SOURCE PASSAGE =>
○ ○ ○ ○

25th Annual Golden Gate Conference at Asilomar
Friday, February 22, 2008 3:00 pm - Sunday, February 24, 2008 1:00 pm (Eastern Time)
Asilomar Conference Grounds 800 Asilomar Blvd Pacific Grove, CA 93950
Map and Directions
Sponsored by the San Francisco-South Region of SCBWI
Paul Fleischmann Author, Newbery Winner for Joyful Noise: Poems for Two Voices
Patricia Polacco Author and Illustrator, Golden Kite Winner for Chicken Sunday
PUBLISHING PROFESSIONALS
Liz Szabla Editor-in-Chief, Feiwel and Friends
Randi Rivers Editor, Charlesbridge
Andrea Brown President, Andrea Brown Literary Agency
Victoria Wells-Arms Editor-at-Large, Bloomsbury Books
FOCUS SESSION
David Schwartz - Turning Your Childhood Musings into Published Books.

○ ○ ○ ○

RECORD SET =>
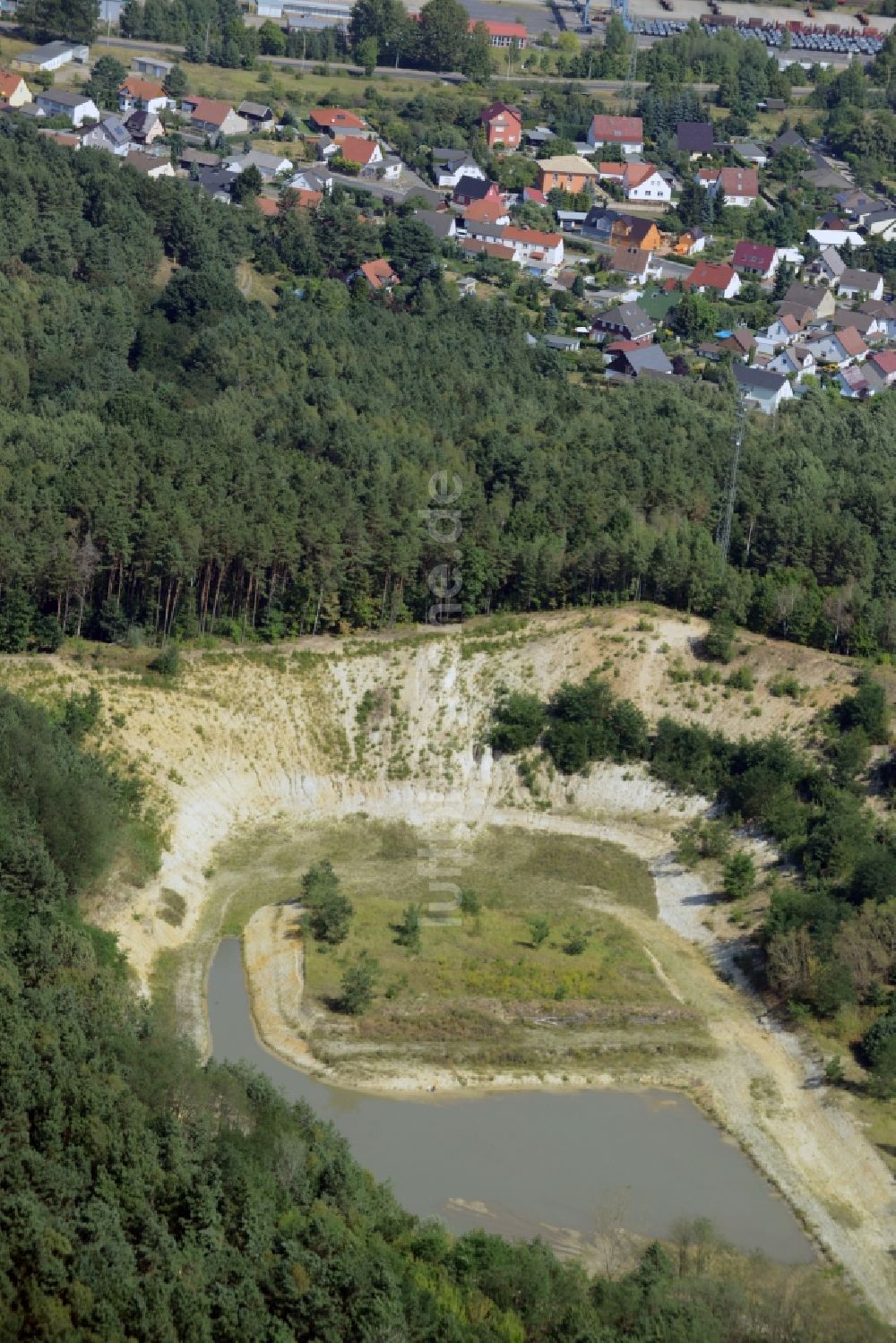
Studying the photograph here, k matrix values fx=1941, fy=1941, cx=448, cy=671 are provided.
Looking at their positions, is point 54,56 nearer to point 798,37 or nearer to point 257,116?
point 257,116

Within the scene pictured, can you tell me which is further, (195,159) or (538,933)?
(195,159)

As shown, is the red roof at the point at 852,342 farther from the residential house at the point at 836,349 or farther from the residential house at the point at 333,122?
the residential house at the point at 333,122

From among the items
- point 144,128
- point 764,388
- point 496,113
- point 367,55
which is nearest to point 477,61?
point 367,55

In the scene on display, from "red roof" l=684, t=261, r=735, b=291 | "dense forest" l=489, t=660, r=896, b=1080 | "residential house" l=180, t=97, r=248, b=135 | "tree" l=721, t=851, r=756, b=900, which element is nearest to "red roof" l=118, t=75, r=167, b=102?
"residential house" l=180, t=97, r=248, b=135

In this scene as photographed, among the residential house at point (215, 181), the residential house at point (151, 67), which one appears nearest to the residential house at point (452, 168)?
the residential house at point (215, 181)

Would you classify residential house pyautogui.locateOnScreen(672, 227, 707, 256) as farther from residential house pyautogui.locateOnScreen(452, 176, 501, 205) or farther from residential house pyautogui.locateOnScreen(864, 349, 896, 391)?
residential house pyautogui.locateOnScreen(864, 349, 896, 391)

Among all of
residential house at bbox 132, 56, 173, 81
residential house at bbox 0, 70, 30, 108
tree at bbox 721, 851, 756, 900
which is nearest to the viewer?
tree at bbox 721, 851, 756, 900
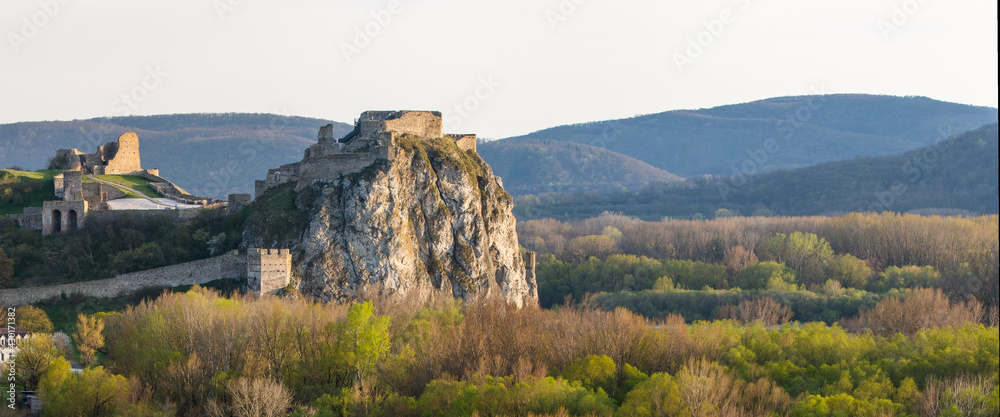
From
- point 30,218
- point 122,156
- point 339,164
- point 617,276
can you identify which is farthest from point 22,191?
point 617,276

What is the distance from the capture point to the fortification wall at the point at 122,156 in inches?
3551

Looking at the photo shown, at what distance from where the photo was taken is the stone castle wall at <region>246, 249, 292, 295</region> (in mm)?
72312

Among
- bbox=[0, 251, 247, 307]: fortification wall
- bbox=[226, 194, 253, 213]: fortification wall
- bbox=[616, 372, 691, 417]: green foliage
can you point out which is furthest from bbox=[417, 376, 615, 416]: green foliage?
bbox=[226, 194, 253, 213]: fortification wall

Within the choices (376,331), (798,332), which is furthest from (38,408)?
(798,332)

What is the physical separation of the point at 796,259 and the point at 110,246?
7879 centimetres

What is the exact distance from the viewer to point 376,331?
60.4 metres

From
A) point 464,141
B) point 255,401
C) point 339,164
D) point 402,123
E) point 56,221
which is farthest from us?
point 464,141

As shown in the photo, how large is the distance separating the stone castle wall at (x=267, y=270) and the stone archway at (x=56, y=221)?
1468cm

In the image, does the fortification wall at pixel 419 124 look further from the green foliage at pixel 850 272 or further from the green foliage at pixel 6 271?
the green foliage at pixel 850 272

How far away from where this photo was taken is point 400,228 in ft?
258

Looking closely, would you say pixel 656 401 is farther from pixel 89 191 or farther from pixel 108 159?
pixel 108 159

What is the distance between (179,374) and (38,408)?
734 cm

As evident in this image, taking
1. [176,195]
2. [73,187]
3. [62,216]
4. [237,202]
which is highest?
[73,187]

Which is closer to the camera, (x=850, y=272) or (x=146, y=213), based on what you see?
(x=146, y=213)
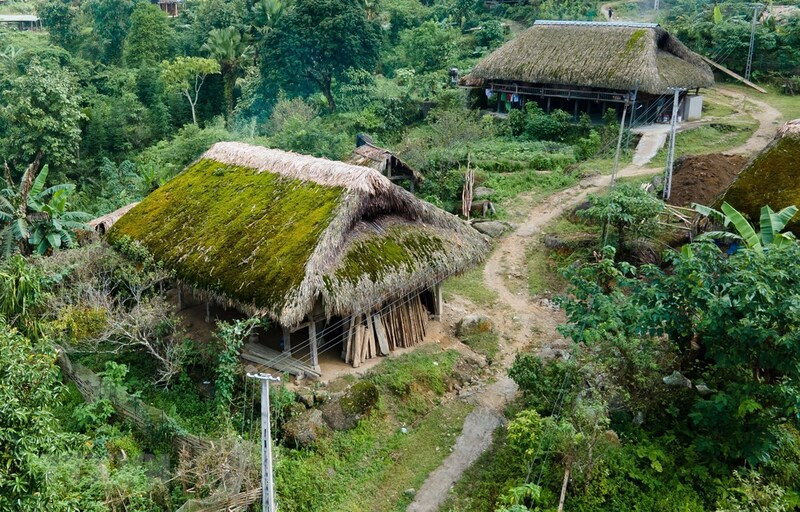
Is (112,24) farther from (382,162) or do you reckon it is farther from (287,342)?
(287,342)

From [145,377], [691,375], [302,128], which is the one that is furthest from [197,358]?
[302,128]

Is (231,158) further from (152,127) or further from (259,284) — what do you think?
(152,127)

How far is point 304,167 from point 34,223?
7246 mm

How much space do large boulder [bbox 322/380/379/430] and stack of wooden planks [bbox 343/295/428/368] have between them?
1.07m

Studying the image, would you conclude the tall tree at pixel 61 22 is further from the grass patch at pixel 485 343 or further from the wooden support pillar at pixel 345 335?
the grass patch at pixel 485 343

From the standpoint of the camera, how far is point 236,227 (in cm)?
1374

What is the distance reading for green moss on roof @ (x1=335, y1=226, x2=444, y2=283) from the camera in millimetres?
12562

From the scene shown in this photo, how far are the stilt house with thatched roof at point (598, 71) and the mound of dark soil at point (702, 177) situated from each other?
5.59 meters

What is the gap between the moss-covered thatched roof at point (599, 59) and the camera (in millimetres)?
25172

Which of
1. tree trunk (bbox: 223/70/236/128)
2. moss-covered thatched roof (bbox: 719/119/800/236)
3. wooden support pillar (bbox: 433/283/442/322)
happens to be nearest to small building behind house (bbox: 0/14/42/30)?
tree trunk (bbox: 223/70/236/128)

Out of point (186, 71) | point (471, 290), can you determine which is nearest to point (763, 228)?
point (471, 290)

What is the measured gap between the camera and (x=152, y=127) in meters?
32.0

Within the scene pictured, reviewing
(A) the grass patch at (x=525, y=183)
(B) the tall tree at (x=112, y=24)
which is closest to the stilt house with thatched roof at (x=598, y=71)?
(A) the grass patch at (x=525, y=183)

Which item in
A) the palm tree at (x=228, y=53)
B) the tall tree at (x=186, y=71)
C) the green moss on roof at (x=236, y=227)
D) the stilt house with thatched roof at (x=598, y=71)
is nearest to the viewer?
the green moss on roof at (x=236, y=227)
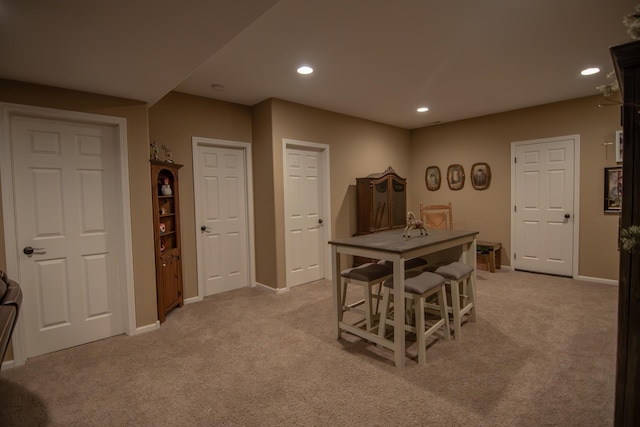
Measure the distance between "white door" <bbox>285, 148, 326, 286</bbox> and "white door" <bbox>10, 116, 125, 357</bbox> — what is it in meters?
2.02

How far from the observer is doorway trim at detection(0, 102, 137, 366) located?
8.20 ft

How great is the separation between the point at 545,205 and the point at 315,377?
440 cm

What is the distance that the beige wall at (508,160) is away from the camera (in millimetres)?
4355

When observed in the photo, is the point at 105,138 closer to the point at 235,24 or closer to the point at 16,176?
the point at 16,176

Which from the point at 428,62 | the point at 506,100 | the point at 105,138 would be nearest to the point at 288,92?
the point at 428,62

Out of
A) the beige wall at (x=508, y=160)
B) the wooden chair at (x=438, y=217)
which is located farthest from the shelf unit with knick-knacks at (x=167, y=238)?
the beige wall at (x=508, y=160)

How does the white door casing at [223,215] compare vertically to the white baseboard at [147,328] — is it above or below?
above

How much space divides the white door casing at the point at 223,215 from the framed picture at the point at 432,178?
3.44m

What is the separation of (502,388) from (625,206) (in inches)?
61.5

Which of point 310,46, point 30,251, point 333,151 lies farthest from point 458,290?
point 30,251

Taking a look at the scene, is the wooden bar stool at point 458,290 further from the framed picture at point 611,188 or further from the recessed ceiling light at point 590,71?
the framed picture at point 611,188

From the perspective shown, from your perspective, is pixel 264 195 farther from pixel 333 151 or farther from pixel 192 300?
pixel 192 300

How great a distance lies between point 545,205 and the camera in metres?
4.84

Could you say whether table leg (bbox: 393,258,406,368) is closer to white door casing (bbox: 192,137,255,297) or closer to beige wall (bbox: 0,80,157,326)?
beige wall (bbox: 0,80,157,326)
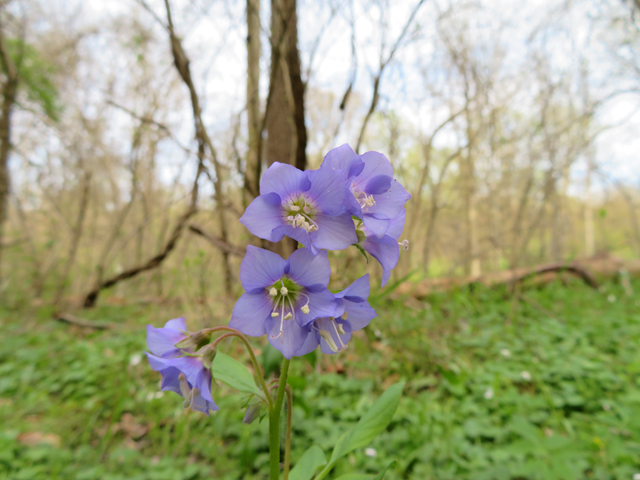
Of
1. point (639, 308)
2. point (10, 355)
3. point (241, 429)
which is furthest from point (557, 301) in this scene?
point (10, 355)

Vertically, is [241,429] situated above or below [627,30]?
below

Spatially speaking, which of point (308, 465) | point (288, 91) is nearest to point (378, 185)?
point (308, 465)

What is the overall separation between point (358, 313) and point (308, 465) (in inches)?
21.8

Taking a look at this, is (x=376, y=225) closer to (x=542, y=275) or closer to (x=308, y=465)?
(x=308, y=465)

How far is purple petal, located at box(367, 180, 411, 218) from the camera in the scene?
867mm

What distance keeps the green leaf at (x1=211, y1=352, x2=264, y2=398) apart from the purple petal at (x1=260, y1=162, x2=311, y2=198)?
1.69 ft

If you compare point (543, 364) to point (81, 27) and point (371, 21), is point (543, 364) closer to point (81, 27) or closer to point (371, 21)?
point (371, 21)

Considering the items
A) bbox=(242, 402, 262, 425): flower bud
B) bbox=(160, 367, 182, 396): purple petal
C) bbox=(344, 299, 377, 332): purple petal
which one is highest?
bbox=(344, 299, 377, 332): purple petal

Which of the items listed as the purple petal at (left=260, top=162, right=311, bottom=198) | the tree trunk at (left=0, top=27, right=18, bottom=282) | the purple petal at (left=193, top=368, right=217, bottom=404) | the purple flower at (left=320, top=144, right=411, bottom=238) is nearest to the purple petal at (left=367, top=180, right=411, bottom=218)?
the purple flower at (left=320, top=144, right=411, bottom=238)

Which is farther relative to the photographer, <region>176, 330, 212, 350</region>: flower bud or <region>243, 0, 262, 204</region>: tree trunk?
<region>243, 0, 262, 204</region>: tree trunk

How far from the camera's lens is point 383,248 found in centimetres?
84

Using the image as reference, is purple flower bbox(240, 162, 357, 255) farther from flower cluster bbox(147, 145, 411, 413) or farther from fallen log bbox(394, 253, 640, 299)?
fallen log bbox(394, 253, 640, 299)

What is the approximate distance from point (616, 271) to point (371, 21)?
5950 mm

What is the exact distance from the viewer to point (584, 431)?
2006 millimetres
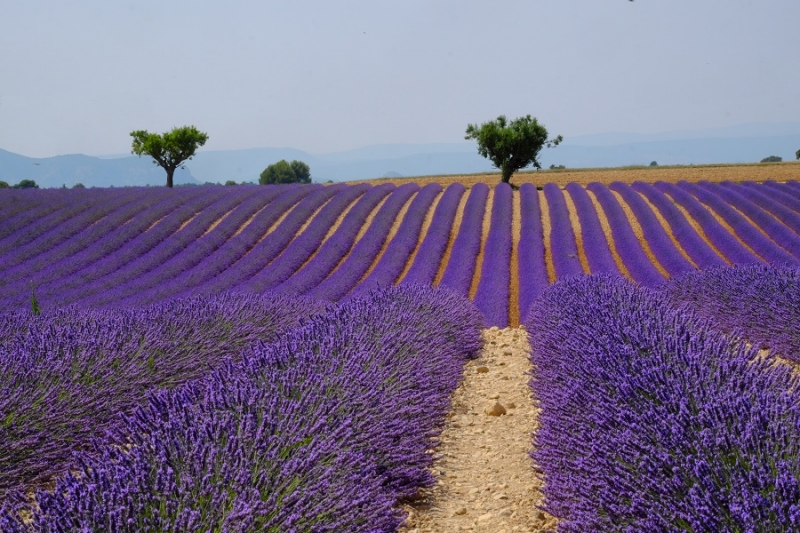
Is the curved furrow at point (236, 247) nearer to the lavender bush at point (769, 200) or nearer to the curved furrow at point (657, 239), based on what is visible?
the curved furrow at point (657, 239)

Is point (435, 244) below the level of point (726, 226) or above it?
below

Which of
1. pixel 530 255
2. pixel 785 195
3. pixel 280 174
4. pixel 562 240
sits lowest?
pixel 530 255

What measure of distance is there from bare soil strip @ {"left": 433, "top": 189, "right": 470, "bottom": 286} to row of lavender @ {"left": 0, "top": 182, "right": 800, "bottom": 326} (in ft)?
0.23

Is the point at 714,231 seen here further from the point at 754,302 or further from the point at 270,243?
the point at 270,243

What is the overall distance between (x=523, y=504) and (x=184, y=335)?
3.70 meters

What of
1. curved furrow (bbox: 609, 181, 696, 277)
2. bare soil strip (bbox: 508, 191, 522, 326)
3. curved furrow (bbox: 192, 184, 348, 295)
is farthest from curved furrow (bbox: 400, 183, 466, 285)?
curved furrow (bbox: 609, 181, 696, 277)

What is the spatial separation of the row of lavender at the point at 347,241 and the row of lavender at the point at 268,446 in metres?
5.71

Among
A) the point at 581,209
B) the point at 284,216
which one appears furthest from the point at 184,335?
the point at 581,209

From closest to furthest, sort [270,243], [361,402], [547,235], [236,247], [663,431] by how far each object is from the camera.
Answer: [663,431], [361,402], [236,247], [270,243], [547,235]

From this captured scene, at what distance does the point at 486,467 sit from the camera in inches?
Result: 166

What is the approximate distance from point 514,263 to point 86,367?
1111 centimetres

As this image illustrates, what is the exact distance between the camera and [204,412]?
314cm

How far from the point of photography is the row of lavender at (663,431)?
229 centimetres

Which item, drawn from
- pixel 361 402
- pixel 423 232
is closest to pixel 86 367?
pixel 361 402
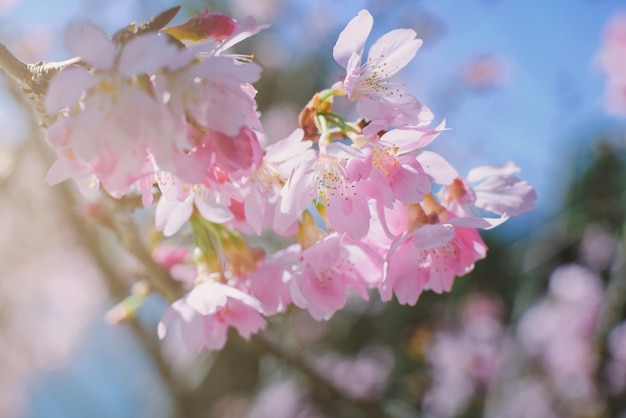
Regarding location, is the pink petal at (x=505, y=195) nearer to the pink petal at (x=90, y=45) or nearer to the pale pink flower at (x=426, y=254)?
the pale pink flower at (x=426, y=254)

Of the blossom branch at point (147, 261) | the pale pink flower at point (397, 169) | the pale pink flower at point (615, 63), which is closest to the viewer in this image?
the pale pink flower at point (397, 169)

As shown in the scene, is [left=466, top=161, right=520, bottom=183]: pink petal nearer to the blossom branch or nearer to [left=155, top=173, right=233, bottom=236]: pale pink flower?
[left=155, top=173, right=233, bottom=236]: pale pink flower

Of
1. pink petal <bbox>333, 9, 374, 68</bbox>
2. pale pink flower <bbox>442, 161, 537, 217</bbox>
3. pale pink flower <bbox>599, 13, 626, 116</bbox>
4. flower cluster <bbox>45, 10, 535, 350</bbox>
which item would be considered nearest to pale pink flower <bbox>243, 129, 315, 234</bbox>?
flower cluster <bbox>45, 10, 535, 350</bbox>

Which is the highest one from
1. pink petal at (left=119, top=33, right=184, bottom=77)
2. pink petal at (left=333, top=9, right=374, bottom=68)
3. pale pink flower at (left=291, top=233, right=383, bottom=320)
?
pink petal at (left=119, top=33, right=184, bottom=77)

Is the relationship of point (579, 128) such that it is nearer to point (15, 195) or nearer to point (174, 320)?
point (174, 320)

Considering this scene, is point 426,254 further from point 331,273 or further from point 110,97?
point 110,97

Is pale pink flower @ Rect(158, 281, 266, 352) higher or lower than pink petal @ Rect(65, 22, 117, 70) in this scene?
lower

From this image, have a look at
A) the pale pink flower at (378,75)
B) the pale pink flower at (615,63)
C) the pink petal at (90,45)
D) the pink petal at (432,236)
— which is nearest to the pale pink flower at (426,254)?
the pink petal at (432,236)
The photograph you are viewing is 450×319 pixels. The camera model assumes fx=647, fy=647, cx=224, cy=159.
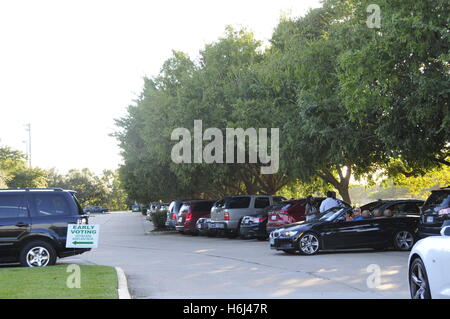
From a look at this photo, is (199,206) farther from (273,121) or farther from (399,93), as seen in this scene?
(399,93)

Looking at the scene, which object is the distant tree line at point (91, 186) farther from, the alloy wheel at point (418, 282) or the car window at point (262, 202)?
the alloy wheel at point (418, 282)

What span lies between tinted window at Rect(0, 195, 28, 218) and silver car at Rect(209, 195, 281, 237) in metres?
12.3

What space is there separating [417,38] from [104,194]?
421ft

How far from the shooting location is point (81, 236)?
14.5 meters

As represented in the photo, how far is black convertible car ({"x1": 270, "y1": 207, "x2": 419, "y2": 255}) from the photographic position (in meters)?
17.7

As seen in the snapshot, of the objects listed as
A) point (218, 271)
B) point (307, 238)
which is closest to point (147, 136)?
point (307, 238)

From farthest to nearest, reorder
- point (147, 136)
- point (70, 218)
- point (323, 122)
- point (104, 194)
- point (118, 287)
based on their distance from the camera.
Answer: point (104, 194) < point (147, 136) < point (323, 122) < point (70, 218) < point (118, 287)

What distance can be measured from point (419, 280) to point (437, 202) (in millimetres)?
6894

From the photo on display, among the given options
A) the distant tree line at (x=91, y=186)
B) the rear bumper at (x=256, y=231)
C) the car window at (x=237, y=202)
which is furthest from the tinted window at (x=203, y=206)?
the distant tree line at (x=91, y=186)

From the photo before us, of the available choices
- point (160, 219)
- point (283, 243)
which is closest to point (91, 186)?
point (160, 219)

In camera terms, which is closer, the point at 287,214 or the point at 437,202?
the point at 437,202

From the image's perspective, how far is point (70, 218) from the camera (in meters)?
15.3

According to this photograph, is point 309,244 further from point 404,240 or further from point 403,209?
point 403,209

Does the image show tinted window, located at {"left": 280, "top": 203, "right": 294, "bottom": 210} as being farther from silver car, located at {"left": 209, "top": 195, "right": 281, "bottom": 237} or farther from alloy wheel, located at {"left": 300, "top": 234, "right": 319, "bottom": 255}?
alloy wheel, located at {"left": 300, "top": 234, "right": 319, "bottom": 255}
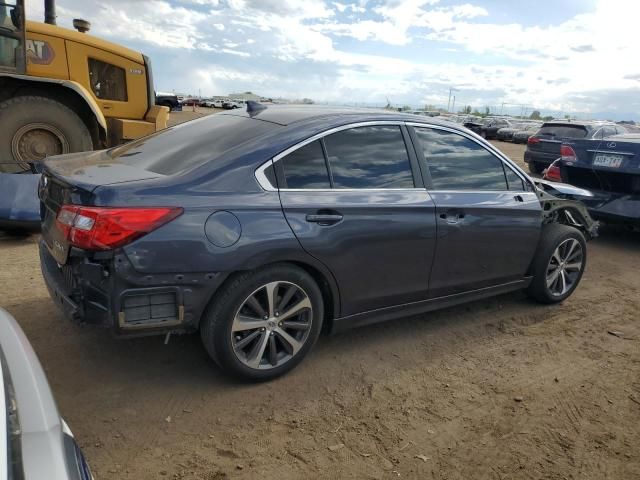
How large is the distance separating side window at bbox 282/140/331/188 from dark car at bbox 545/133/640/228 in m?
4.55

○ ○ ○ ○

TASK LIST =>
A: According to the Asilomar conference listing, which SCBWI region sponsors the event?
B: Continue the Asilomar conference listing from its last line.
The material has no connection to the Asilomar conference listing.

TASK ANSWERS =>
A: The San Francisco-South Region.

B:
BREAKOUT SESSIONS
David Schwartz - on Books to Bookings Carol Heyer - on Making a Living as an Illustrator Joanne Wetzel - on Picture Books for the Very Young Ellen Yeomans - on The Author as God
OTHER OFFERINGS AND DIVERSIONS
Portfolio show - an evening of open portfolios by participating illustrators.
Paid Manuscript or Portfolio Reviews- One-on-one critique with faculty.
Free Peer Critique Groups
Saturday Night Founders' Party - Celebrating the 25th Anniversary of the Conference.
General Information on the 25th Annual Golden Gate Conference
Check-in time is 3 pm, Friday. Sessions begin at 4 pm. Conference ends at 1 pm Sunday, after lunch.
We welcome both published and not-yet-published writers and illustrators!
PAID MANUSCRIPT CRITIQUES AND PORTFOLIO EVALUATIONS
- For an additional fee of $55, you can sign-up for either a fifteen-minute private manuscript critique (This may include a dummy if you are the author-illustrator.) or a fifteen-minute private evaluation of your art portfolio You may only select one.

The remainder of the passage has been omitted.